The AMA reiterated its calls for Medicare-funded telehealth consultations with GPs and non-GP specialists to extend beyond the COVID-19 pandemic and become a permanent fixture in Australia’s health system.

Dr Bartone said about 20% of all Medicare-funded consultations with a doctor were now being provided by telehealth, either via phone or video, since the temporary Medicare telehealth items were introduced in March in response to the coronavirus crisis.

“Patients are clearly making the case for telehealth consultations to become a permanent feature of our health system for both GPs and non-GP specialists,” Dr Bartone said.

“Telehealth is the norm in many parts of the world, providing patients with a convenient option to access care where they don’t need a physical examination. The AMA has long championed the case for the introduction and expansion of telehealth in Australia.

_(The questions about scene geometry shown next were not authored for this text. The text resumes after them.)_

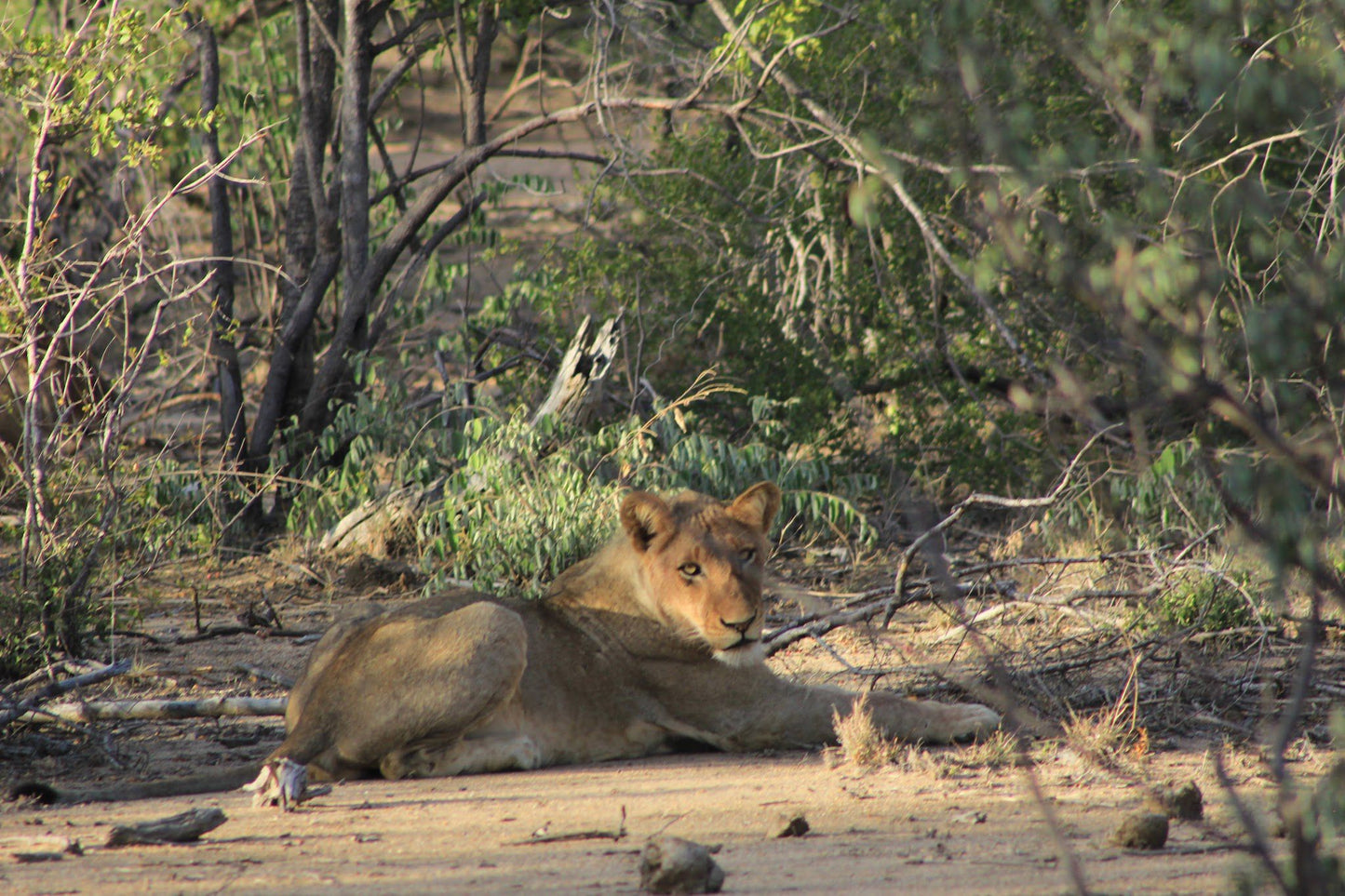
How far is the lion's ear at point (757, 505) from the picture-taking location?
4957mm

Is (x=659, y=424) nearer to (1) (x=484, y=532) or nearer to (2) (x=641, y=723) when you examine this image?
(1) (x=484, y=532)

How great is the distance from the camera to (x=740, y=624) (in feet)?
15.3

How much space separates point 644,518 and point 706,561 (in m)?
0.32

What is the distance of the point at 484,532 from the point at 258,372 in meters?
5.88

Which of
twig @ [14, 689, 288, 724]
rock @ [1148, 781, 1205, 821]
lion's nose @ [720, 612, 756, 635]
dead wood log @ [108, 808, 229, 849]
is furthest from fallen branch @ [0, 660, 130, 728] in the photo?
rock @ [1148, 781, 1205, 821]

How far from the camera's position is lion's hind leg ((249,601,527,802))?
4.39m

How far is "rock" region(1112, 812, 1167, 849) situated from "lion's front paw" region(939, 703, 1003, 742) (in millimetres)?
1292

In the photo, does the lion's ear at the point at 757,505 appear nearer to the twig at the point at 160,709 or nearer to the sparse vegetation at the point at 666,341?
the sparse vegetation at the point at 666,341

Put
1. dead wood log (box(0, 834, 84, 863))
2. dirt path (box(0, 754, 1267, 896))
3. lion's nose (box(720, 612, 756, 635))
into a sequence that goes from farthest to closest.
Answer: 1. lion's nose (box(720, 612, 756, 635))
2. dead wood log (box(0, 834, 84, 863))
3. dirt path (box(0, 754, 1267, 896))

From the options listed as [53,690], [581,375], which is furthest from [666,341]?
[53,690]

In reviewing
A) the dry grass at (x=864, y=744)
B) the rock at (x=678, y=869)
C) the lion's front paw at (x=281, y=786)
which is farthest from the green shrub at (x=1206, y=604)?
the lion's front paw at (x=281, y=786)

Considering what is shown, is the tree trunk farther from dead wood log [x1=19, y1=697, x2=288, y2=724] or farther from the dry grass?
the dry grass

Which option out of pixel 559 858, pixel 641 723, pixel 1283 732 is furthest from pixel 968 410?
pixel 1283 732

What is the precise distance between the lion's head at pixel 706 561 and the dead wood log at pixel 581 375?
9.03 feet
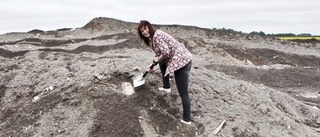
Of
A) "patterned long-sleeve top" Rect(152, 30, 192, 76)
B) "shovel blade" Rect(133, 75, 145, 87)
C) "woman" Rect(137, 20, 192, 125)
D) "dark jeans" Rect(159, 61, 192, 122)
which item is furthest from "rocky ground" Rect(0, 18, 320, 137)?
"patterned long-sleeve top" Rect(152, 30, 192, 76)

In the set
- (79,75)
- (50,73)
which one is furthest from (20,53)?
(79,75)

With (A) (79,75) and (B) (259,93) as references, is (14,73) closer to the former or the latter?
(A) (79,75)

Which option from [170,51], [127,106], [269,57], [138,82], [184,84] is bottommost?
[269,57]

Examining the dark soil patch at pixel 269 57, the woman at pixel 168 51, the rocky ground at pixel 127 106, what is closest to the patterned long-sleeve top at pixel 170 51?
the woman at pixel 168 51

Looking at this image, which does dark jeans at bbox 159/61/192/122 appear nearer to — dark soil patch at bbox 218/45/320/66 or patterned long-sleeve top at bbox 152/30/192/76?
patterned long-sleeve top at bbox 152/30/192/76

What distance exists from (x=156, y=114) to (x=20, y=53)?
396 inches

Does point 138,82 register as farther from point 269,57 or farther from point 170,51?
point 269,57

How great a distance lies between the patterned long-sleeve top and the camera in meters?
5.82

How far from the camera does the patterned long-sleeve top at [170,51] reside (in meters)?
5.82

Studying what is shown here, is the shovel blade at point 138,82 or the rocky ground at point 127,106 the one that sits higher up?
the shovel blade at point 138,82

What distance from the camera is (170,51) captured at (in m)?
5.89

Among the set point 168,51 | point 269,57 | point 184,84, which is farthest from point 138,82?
point 269,57

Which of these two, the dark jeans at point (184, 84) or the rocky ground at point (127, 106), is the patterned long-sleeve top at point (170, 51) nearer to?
the dark jeans at point (184, 84)

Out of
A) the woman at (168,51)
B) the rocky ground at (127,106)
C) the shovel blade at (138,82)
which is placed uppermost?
the woman at (168,51)
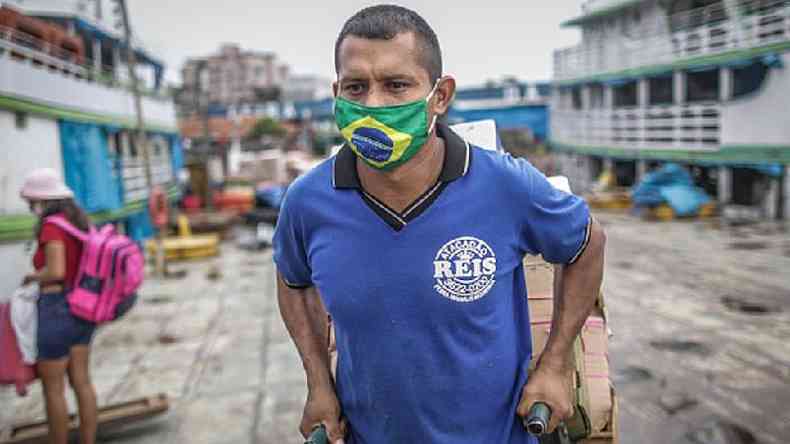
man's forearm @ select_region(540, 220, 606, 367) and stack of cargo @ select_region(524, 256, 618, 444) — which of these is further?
stack of cargo @ select_region(524, 256, 618, 444)

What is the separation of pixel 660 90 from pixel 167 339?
18.1 metres

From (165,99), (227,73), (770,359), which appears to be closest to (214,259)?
(165,99)

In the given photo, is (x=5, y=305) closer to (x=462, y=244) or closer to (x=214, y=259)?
(x=462, y=244)

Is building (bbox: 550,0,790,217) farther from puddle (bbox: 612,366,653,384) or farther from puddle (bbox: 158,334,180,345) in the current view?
puddle (bbox: 158,334,180,345)

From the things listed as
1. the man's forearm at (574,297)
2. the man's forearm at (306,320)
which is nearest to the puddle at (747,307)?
the man's forearm at (574,297)

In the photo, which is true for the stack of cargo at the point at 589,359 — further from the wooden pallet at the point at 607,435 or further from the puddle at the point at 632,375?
the puddle at the point at 632,375

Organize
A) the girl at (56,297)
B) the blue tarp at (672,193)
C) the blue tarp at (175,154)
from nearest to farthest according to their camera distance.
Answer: the girl at (56,297), the blue tarp at (672,193), the blue tarp at (175,154)

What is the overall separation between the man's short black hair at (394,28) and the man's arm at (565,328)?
2.13 ft

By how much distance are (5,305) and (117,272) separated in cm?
81

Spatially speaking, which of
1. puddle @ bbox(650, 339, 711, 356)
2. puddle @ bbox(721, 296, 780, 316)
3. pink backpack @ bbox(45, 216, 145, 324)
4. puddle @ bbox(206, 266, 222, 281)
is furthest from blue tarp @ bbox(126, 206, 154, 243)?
puddle @ bbox(721, 296, 780, 316)

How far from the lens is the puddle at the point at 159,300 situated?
914cm

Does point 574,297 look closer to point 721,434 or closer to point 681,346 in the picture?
point 721,434

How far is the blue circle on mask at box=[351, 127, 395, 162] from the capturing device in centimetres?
171

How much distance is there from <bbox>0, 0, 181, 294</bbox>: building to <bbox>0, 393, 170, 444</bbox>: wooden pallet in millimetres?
3445
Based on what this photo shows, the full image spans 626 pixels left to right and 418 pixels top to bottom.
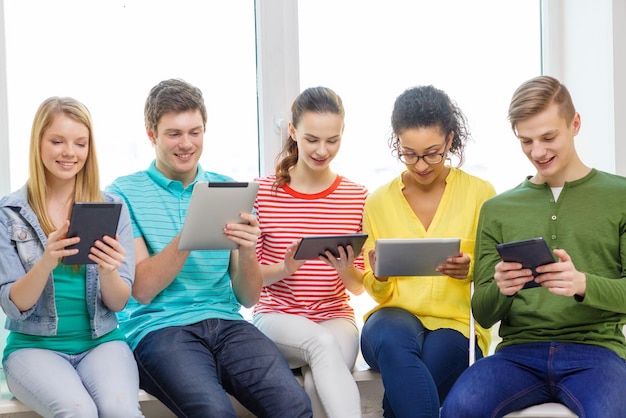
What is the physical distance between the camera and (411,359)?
2.39 meters

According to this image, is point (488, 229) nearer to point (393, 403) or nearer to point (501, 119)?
point (393, 403)

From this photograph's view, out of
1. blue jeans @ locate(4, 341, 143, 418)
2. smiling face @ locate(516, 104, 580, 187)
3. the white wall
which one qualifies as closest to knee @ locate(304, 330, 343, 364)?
blue jeans @ locate(4, 341, 143, 418)

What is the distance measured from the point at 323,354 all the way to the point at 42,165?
1012mm

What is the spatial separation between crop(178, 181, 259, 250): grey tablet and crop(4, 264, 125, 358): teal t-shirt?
334 mm

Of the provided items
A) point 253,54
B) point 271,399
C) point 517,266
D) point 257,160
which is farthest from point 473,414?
point 253,54

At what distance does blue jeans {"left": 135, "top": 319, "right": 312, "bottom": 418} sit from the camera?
2.29 m

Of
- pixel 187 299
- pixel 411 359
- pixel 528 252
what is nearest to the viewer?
pixel 528 252

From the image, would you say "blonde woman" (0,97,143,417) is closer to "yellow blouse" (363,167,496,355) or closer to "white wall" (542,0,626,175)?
"yellow blouse" (363,167,496,355)

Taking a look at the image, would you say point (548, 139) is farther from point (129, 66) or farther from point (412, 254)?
point (129, 66)

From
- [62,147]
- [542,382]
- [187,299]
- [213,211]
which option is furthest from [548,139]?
[62,147]

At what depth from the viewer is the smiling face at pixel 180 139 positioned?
8.65ft

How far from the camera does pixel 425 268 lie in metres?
2.52

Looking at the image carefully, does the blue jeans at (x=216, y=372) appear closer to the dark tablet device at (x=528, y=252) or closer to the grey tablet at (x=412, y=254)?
the grey tablet at (x=412, y=254)

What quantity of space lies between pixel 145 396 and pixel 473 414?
37.7 inches
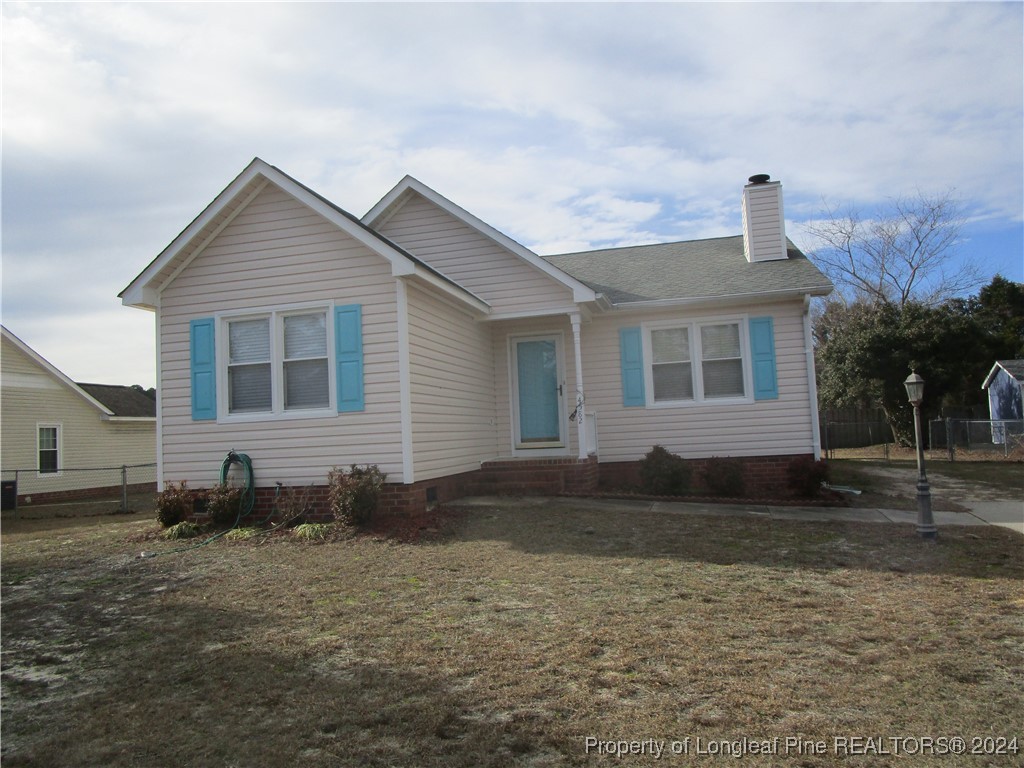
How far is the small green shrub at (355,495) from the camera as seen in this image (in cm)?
940

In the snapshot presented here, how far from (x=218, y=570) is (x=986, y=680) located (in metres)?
6.85

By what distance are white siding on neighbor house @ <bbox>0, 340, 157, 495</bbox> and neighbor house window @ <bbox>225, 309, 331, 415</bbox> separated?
11.8m

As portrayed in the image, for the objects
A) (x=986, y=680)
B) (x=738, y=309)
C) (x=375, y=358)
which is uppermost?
(x=738, y=309)

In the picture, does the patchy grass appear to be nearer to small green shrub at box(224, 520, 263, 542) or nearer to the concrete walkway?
small green shrub at box(224, 520, 263, 542)

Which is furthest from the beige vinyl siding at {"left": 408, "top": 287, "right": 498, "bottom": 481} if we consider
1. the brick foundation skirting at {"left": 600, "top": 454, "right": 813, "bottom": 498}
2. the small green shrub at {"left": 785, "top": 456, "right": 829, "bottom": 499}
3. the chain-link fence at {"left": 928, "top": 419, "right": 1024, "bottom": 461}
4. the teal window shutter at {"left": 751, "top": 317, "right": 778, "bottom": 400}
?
the chain-link fence at {"left": 928, "top": 419, "right": 1024, "bottom": 461}

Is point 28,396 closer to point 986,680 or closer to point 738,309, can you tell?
point 738,309

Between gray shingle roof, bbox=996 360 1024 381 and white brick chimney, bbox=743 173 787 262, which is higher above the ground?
white brick chimney, bbox=743 173 787 262

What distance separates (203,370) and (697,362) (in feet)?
27.8

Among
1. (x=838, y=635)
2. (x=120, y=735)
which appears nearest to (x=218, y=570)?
(x=120, y=735)

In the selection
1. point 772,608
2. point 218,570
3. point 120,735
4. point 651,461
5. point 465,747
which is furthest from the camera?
point 651,461

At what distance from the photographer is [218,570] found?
25.3 ft

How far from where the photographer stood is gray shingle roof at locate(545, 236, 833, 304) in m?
13.1

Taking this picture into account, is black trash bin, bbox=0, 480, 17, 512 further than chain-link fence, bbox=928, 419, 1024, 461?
No

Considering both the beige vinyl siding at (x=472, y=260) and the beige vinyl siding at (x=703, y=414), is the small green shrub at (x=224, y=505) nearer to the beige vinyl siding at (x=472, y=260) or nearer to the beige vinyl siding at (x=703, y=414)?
the beige vinyl siding at (x=472, y=260)
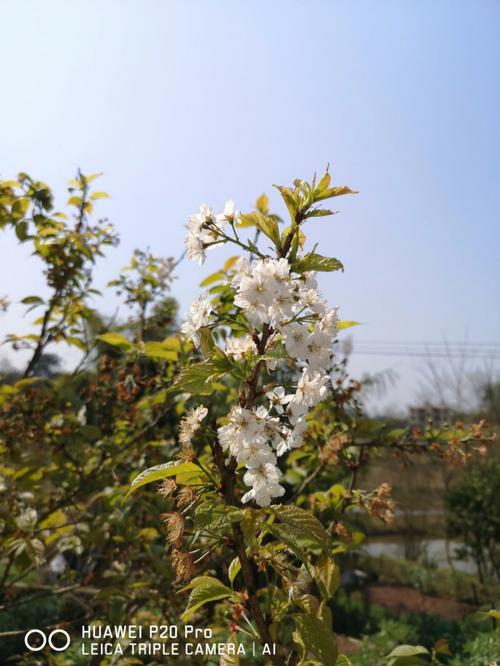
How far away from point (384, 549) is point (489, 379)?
4940mm

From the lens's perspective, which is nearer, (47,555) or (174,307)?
(47,555)

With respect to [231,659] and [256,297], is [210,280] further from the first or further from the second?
[231,659]

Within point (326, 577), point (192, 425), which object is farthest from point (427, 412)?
point (192, 425)

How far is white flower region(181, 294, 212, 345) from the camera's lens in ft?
3.62

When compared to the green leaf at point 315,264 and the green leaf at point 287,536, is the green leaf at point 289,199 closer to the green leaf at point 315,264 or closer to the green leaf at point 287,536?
the green leaf at point 315,264

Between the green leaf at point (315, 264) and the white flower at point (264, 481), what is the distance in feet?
1.16

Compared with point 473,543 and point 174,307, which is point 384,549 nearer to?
point 473,543

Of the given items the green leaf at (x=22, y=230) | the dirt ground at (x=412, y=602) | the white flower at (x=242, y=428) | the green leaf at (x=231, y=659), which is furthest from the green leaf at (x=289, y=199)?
the dirt ground at (x=412, y=602)

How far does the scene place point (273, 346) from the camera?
3.54ft

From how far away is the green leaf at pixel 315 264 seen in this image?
107 centimetres

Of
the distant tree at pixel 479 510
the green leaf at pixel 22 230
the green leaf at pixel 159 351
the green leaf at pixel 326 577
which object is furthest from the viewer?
the distant tree at pixel 479 510

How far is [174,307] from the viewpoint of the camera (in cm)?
321

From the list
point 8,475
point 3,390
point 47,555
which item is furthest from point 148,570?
point 3,390

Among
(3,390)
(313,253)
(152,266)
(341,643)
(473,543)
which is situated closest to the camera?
(313,253)
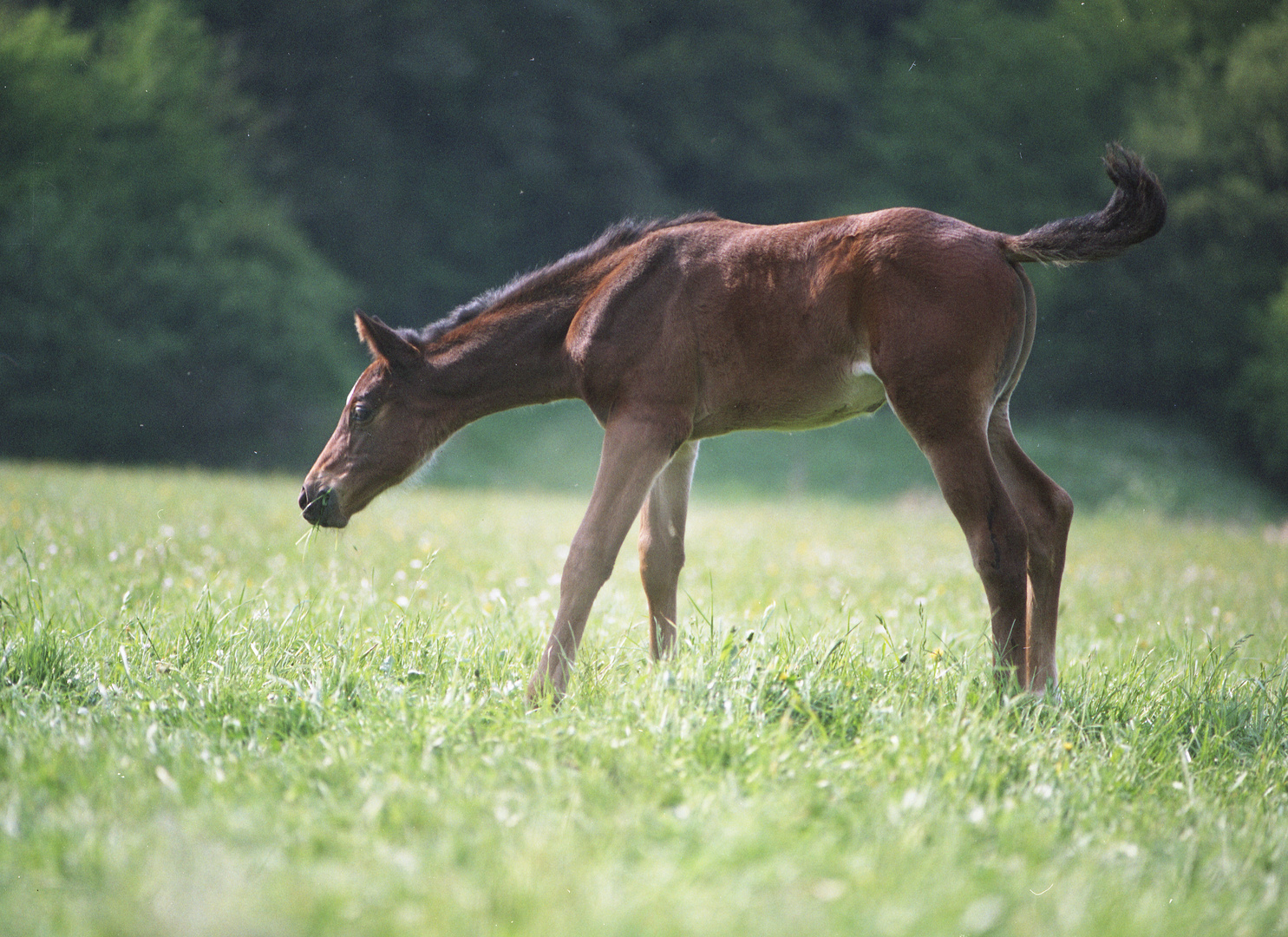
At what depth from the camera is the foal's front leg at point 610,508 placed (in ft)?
13.0

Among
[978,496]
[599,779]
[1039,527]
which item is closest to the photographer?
[599,779]

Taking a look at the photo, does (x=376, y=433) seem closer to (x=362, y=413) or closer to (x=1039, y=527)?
(x=362, y=413)

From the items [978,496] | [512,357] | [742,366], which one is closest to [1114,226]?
[978,496]

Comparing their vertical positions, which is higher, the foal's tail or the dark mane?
the foal's tail

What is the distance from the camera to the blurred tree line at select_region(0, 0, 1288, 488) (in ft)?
67.4

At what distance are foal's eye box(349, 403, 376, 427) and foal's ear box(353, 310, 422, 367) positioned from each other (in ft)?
0.74

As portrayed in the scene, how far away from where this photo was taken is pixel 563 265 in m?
4.68

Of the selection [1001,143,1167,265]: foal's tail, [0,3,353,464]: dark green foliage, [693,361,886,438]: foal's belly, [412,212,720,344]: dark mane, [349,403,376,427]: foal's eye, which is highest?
[1001,143,1167,265]: foal's tail

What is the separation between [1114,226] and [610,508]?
223 cm

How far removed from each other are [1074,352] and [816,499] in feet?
34.4

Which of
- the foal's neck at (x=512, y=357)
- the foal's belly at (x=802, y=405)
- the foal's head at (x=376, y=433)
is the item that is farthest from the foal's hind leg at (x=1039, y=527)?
the foal's head at (x=376, y=433)

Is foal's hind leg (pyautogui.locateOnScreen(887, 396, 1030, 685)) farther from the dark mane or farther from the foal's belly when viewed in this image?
the dark mane

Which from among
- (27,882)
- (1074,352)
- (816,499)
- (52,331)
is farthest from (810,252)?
(1074,352)

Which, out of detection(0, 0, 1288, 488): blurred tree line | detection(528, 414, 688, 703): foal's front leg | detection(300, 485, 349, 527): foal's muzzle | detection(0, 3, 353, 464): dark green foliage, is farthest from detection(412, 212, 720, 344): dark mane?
detection(0, 0, 1288, 488): blurred tree line
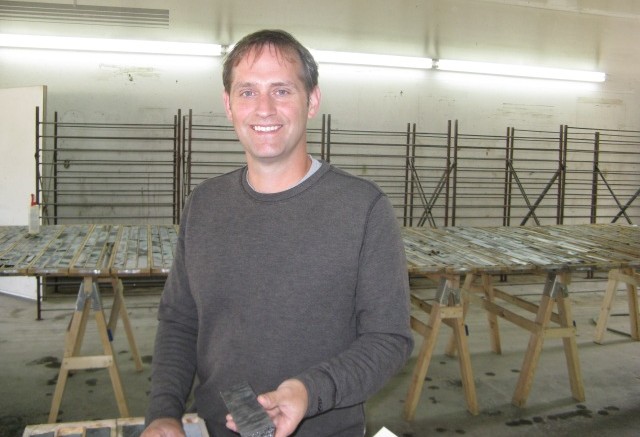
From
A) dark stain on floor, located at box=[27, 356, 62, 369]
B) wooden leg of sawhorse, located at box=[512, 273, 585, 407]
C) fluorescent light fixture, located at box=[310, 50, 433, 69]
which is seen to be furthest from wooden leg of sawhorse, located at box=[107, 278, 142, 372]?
fluorescent light fixture, located at box=[310, 50, 433, 69]

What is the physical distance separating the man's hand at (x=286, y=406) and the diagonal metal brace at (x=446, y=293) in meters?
2.23

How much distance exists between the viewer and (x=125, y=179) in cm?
598

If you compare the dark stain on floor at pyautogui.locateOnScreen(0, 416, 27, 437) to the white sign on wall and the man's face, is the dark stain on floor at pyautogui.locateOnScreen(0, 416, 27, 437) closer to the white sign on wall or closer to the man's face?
the man's face

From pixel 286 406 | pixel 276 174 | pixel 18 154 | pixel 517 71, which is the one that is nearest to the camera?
pixel 286 406

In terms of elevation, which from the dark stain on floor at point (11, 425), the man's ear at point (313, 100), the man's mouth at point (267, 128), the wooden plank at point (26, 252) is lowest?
the dark stain on floor at point (11, 425)

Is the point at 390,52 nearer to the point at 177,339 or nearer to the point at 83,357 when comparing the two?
the point at 83,357

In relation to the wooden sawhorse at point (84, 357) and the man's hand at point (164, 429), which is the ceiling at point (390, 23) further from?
the man's hand at point (164, 429)

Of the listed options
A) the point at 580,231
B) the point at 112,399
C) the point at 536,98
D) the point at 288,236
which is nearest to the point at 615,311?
the point at 580,231

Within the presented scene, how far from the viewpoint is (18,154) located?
211 inches

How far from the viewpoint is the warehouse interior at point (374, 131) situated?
411 cm

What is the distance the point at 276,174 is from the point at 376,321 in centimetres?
42

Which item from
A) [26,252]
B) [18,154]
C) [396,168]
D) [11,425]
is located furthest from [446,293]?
[18,154]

“Telehealth is not a substitute for face-to-face visits to the doctor, but it does provide a cost-effective option that can supplement traditional visits.”
Dr Bartone said the temporary expansion of telehealth, driven by the need to reduce the risks of transmission of COVID-19 and to protect vulnerable patients, had presented the opportunity to trial telehealth in the “Australian context” and achieved positive results.

“It has been an outstanding success that is supporting high-quality patient care from both GPs and non-GP specialists – and it should continue for the long term.

“We must now turn to the task of fully integrating telehealth into day-to-day medical practice according to best practice standards to ensure continuity of care for patients.”

Health Minister Greg Hunt has already acknowledged the success of telehealth and the government is considering how it can continue beyond the current interim arrangement.

Committee Chair, Senator Andrew Bragg, said the hearing provided evidence that telehealth measures introduced in response to COVID-19 were “transformational”.

“There’s no doubt that by ramping up the delivery of telehealth and e-prescriptions we’ve achieved many years of reform in a matter of weeks,” he said.

“Clearly, Australia’s top medical professionals believe video and phone consultations make medical care more accessible and cheaper, and should be used to complement face-to-face visits.

“Digital prescriptions are strongly supported by the profession because they are cheaper, faster and eliminate the worry about losing a script.”
The hearing also heard Australians are open to considering ideas like a Digital ID.

“Reluctance to Digital ID has lowered, and in particular younger people have become more comfortable with sharing data knowing it makes it easier to transact generally and that it is easier to authenticate,” Senator Bragg said.